◆ Reading passage ◆

◇ ◇ ◇ ◇ ◇

The next step consists in calculating the area under the curve (AUC) for the individual profiles of each pairwise comparison. Below, these calculations of summarizeForROC() are run in batch.

## calulate  AUC for each ROC
layout(1)
  #aaa <- summarizeForROC(testPD, useComp=table1[1,1], annotCol="SpecType", spec=c("mainSpecies","spike"), tyThr="BH", plotROC=FALSE,debug=TRUE)

rocPD <- lapply(table1[,1], function(x) summarizeForROC(testPD, useComp=x, annotCol="SpecType", 
  spec=c("mainSpecies","spike"), tyThr="BH", plotROC=FALSE,silent=TRUE))
rocMQ <- lapply(table1[,1], function(x) summarizeForROC(testMQ, useComp=x, annotCol="SpecType", 
  spec=c("mainSpecies","spike"), tyThr="BH", plotROC=FALSE,silent=TRUE))

◇ ◇ ◇ ◇ ◇

◆ Tasks to perform ◆
a. In the AUC excerpt, which function's calculations are run in batch?
b. Write the next part of the AUC excerpt, starting after its last line of code.
The material after the AUC excerpt is separate and unrelated to it.

◇ ◇ ◇ ◇ ◇

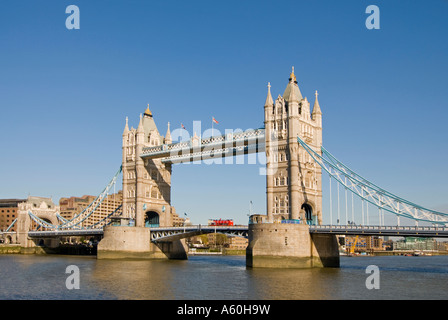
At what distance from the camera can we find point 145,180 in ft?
314

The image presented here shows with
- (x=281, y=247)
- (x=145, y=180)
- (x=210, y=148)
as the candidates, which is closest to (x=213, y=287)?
(x=281, y=247)

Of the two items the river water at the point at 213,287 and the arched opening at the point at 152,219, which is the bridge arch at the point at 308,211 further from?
the arched opening at the point at 152,219

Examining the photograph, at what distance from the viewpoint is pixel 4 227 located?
7377 inches

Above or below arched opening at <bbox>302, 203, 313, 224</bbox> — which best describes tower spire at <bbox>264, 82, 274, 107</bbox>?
above

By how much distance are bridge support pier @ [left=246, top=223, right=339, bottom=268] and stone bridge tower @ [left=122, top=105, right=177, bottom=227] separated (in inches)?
1373

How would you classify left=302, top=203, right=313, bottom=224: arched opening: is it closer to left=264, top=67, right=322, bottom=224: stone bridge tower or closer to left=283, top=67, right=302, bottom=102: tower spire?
left=264, top=67, right=322, bottom=224: stone bridge tower

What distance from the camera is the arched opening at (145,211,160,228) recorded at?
3878 inches

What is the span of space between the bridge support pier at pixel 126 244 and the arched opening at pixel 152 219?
26.2 feet

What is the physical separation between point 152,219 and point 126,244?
525 inches

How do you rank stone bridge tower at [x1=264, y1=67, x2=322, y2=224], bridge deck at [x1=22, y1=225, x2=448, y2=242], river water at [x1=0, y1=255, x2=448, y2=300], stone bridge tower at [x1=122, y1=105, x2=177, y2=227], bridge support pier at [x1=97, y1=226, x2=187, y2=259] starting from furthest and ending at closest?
stone bridge tower at [x1=122, y1=105, x2=177, y2=227], bridge support pier at [x1=97, y1=226, x2=187, y2=259], stone bridge tower at [x1=264, y1=67, x2=322, y2=224], bridge deck at [x1=22, y1=225, x2=448, y2=242], river water at [x1=0, y1=255, x2=448, y2=300]

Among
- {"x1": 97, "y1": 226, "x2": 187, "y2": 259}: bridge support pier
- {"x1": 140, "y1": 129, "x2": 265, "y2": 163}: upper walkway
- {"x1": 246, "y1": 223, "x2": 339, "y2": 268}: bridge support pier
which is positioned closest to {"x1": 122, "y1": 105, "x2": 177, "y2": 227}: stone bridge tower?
{"x1": 140, "y1": 129, "x2": 265, "y2": 163}: upper walkway
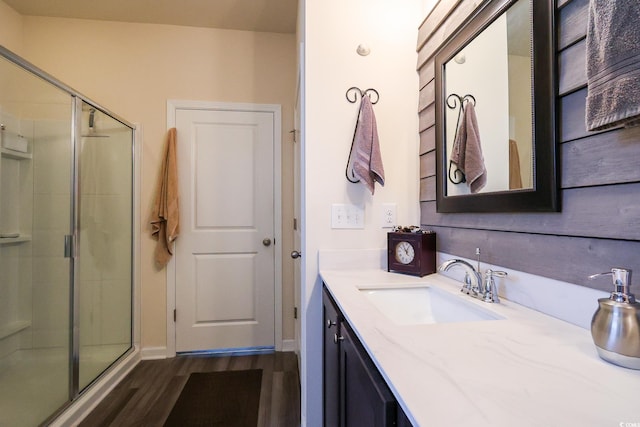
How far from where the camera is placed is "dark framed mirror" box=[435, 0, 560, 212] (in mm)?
750

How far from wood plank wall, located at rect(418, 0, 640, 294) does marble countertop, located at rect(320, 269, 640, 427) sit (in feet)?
0.53

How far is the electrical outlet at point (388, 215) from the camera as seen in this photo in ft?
4.66

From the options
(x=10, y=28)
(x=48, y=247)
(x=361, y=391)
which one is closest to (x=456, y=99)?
(x=361, y=391)

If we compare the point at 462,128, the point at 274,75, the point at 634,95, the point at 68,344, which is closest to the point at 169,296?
the point at 68,344

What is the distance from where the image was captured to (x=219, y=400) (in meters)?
1.73

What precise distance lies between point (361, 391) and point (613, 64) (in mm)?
837

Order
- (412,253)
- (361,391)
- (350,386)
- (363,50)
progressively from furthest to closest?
1. (363,50)
2. (412,253)
3. (350,386)
4. (361,391)

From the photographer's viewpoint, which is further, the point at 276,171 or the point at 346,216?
the point at 276,171

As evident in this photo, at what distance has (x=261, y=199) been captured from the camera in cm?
240

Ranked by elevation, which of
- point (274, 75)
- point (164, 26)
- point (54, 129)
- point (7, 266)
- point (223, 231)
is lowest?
point (7, 266)

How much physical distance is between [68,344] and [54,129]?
1.30 meters

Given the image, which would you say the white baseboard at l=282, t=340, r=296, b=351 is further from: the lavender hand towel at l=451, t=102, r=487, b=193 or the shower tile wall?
the lavender hand towel at l=451, t=102, r=487, b=193

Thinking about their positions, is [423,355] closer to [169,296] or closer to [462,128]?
[462,128]

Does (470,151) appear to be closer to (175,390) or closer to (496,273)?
(496,273)
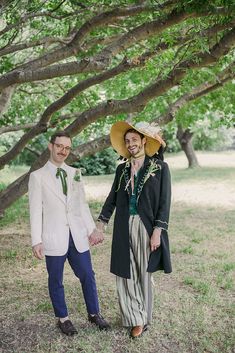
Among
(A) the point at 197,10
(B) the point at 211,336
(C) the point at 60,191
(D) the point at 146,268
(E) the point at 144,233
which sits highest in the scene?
(A) the point at 197,10

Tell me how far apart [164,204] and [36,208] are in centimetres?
118

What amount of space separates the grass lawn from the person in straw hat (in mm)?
375

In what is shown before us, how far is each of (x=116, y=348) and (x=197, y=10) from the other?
3.29m

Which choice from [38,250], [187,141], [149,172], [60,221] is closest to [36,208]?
[60,221]

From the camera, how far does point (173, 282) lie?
20.8 ft

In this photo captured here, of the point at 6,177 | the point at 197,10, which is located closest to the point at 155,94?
the point at 197,10

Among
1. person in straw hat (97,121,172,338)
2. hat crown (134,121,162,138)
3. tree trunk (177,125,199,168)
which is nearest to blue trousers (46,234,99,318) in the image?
person in straw hat (97,121,172,338)

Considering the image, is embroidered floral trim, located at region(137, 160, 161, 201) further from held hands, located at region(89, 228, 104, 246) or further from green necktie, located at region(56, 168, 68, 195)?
green necktie, located at region(56, 168, 68, 195)

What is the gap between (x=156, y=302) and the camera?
5.49 m

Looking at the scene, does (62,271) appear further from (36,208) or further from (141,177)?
(141,177)

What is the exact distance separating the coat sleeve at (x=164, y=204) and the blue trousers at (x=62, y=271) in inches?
30.4

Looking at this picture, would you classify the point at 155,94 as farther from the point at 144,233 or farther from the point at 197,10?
the point at 144,233

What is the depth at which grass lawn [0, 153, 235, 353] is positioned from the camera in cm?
443

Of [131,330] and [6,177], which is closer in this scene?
[131,330]
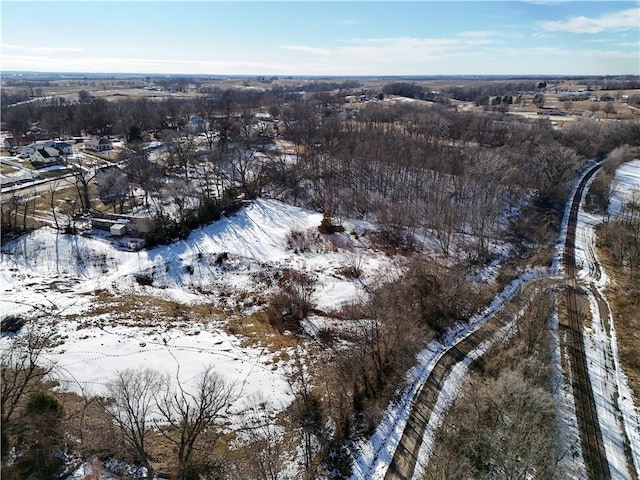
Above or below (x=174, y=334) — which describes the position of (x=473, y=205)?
above

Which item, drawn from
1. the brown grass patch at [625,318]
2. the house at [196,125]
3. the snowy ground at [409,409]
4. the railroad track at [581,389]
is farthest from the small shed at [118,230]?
the house at [196,125]

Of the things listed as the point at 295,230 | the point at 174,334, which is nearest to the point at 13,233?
the point at 174,334

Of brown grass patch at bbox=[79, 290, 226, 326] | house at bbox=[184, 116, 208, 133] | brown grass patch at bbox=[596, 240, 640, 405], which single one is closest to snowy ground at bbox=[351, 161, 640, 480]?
brown grass patch at bbox=[596, 240, 640, 405]

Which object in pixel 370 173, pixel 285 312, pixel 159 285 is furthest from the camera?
pixel 370 173

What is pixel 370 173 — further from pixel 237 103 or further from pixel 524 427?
pixel 237 103

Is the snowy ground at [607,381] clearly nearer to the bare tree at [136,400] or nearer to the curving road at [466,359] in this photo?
the curving road at [466,359]

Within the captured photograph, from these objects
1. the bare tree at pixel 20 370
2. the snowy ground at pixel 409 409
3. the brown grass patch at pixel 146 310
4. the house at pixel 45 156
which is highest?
the house at pixel 45 156

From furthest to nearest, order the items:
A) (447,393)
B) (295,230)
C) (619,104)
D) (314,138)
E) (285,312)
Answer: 1. (619,104)
2. (314,138)
3. (295,230)
4. (285,312)
5. (447,393)

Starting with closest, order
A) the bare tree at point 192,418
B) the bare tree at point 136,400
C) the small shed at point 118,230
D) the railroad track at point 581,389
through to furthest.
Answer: the bare tree at point 192,418, the bare tree at point 136,400, the railroad track at point 581,389, the small shed at point 118,230
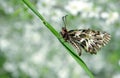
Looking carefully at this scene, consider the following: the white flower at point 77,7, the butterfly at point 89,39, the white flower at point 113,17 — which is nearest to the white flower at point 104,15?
the white flower at point 113,17

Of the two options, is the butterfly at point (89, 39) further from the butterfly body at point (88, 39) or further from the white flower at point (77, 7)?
the white flower at point (77, 7)

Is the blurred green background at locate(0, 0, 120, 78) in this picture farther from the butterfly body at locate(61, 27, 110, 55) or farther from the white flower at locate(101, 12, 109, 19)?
the butterfly body at locate(61, 27, 110, 55)

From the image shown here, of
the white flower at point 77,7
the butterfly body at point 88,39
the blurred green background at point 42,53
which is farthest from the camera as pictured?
the blurred green background at point 42,53

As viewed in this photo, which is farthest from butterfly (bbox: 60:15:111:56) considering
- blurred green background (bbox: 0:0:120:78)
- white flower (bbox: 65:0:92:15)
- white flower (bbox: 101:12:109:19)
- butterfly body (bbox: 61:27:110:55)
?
blurred green background (bbox: 0:0:120:78)

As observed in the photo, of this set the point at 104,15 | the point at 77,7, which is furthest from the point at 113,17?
the point at 77,7

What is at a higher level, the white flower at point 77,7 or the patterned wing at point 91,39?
the white flower at point 77,7

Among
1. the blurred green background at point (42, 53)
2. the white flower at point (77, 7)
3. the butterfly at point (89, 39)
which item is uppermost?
the blurred green background at point (42, 53)

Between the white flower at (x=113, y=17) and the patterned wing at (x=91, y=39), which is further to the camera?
the white flower at (x=113, y=17)

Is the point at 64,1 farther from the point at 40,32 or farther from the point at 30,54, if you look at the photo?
the point at 30,54

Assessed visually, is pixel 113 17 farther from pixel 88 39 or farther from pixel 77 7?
pixel 88 39
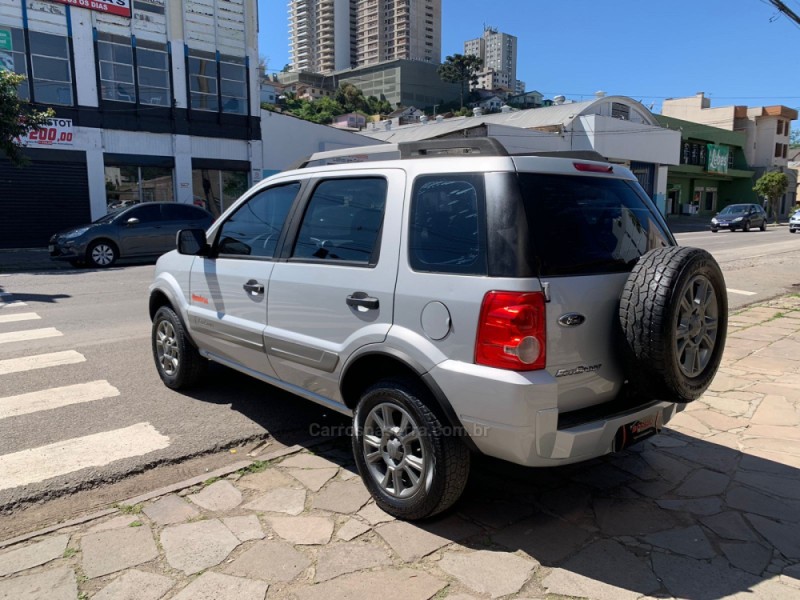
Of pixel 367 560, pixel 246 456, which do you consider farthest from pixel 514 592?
pixel 246 456

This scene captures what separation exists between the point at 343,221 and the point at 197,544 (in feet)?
6.21

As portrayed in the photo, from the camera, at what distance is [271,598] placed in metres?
2.57

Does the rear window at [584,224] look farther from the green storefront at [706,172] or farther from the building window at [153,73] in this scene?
the green storefront at [706,172]

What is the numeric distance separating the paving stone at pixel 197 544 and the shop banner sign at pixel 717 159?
59.7 m

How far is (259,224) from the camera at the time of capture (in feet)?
14.0

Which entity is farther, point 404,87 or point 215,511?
point 404,87

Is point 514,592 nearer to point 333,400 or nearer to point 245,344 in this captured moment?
point 333,400

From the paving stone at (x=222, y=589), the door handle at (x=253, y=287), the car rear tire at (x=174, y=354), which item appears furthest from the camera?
the car rear tire at (x=174, y=354)

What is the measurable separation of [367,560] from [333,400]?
1024mm

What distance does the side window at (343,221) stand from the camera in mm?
3352

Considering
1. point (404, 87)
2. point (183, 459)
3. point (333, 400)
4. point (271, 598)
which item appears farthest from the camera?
point (404, 87)

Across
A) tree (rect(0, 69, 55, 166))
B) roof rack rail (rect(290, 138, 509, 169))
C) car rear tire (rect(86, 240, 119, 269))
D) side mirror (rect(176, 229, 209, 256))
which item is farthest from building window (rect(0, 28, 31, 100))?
roof rack rail (rect(290, 138, 509, 169))

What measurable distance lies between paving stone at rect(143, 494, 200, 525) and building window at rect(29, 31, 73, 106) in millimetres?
21886

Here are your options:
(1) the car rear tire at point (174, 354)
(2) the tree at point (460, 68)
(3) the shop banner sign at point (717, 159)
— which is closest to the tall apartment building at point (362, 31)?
(2) the tree at point (460, 68)
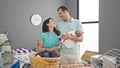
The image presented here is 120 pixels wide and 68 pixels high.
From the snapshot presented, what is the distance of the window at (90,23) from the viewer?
3.84 meters

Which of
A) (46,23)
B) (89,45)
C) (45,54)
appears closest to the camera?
(45,54)

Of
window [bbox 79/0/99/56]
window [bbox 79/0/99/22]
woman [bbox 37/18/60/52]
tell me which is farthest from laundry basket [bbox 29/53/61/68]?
window [bbox 79/0/99/22]

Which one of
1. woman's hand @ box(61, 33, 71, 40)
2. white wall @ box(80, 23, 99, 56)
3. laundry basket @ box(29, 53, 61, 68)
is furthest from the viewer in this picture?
white wall @ box(80, 23, 99, 56)

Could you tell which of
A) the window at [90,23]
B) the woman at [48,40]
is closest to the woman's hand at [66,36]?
the woman at [48,40]

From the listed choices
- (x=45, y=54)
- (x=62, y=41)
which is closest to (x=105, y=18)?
(x=62, y=41)

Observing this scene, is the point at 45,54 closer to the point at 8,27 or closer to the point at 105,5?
the point at 105,5

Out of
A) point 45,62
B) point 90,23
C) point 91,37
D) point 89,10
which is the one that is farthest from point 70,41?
point 89,10

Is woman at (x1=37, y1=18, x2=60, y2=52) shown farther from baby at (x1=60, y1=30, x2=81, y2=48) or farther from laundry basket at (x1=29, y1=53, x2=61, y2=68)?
laundry basket at (x1=29, y1=53, x2=61, y2=68)

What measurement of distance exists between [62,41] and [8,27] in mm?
2225

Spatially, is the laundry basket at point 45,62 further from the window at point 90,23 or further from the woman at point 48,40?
the window at point 90,23

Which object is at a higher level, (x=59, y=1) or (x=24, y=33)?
(x=59, y=1)

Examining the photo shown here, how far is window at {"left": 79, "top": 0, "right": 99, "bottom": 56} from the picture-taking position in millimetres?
3841

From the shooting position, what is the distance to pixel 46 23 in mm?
2156

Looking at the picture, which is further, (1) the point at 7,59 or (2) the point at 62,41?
(2) the point at 62,41
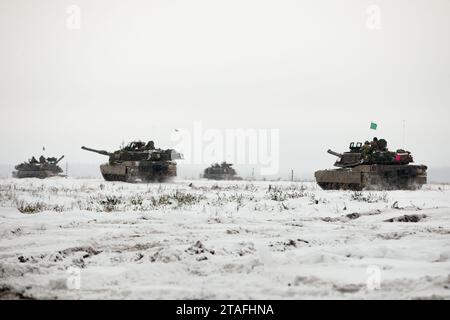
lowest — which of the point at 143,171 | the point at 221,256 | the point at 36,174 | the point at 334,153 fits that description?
the point at 221,256

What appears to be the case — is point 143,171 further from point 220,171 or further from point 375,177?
point 220,171

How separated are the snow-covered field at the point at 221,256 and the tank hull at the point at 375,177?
34.7 feet

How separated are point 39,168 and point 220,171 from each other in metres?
14.5

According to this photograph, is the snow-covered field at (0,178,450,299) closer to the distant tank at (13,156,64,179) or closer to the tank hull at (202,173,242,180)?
the distant tank at (13,156,64,179)

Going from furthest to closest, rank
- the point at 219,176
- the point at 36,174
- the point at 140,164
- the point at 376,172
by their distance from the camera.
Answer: the point at 219,176, the point at 36,174, the point at 140,164, the point at 376,172

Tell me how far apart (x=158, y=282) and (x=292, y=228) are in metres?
3.38

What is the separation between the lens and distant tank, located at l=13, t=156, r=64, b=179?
33781 mm

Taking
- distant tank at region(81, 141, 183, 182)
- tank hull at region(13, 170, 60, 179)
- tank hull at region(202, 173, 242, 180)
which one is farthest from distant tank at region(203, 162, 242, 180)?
tank hull at region(13, 170, 60, 179)

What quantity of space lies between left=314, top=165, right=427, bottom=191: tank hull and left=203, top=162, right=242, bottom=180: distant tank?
1885 cm

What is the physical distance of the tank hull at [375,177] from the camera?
19.0m

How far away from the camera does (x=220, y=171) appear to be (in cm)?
3903

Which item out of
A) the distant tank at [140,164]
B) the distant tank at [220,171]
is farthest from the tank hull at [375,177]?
the distant tank at [220,171]

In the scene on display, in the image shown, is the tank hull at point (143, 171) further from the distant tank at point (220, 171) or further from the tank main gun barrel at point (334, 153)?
the distant tank at point (220, 171)

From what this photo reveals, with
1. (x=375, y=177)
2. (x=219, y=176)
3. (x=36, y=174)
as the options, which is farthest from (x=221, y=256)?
(x=219, y=176)
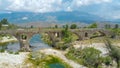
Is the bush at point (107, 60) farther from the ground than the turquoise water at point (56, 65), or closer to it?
farther from the ground

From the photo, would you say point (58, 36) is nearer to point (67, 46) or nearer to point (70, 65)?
point (67, 46)

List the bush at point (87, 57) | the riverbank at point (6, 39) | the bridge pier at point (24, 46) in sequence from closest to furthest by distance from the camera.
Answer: the bush at point (87, 57)
the bridge pier at point (24, 46)
the riverbank at point (6, 39)

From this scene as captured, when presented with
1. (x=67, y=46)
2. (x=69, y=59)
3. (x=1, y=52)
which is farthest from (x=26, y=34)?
(x=69, y=59)

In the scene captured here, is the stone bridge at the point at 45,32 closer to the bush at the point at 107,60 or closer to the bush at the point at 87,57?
the bush at the point at 87,57

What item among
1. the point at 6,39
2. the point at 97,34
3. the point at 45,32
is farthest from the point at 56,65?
the point at 6,39

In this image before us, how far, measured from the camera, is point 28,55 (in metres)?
92.6

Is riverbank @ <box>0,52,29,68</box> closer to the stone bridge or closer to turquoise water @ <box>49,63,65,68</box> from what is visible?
turquoise water @ <box>49,63,65,68</box>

◇ ◇ ◇ ◇ ◇

◆ Responses per task ◆
a. summarizeForROC()

b.
rocPL <- lapply(table1[,1], function(x) summarizeForROC(testPL, useComp=x, annotCol="SpecType", 
  spec=c("mainSpecies","spike"), tyThr="BH", plotROC=FALSE,silent=TRUE))

# we still need to add the names for the pair-wise groups:
names(rocPD) <- names(rocMQ) <- names(rocPL) <- rownames(table1)

AucAll <- cbind(ind=table1[match(names(rocPD), rownames(table1)),"index"], clu=NA,
  PD=sapply(rocPD, AucROC), MQ=sapply(rocMQ, AucROC), PL=sapply(rocPL, AucROC) )

To provide a quick overview, the clustered AUC values are displayed as PCA :

try(biplot(prcomp(AucAll[,names(methNa)]), cex=0.7, main="PCA of AUC from ROC Curves"))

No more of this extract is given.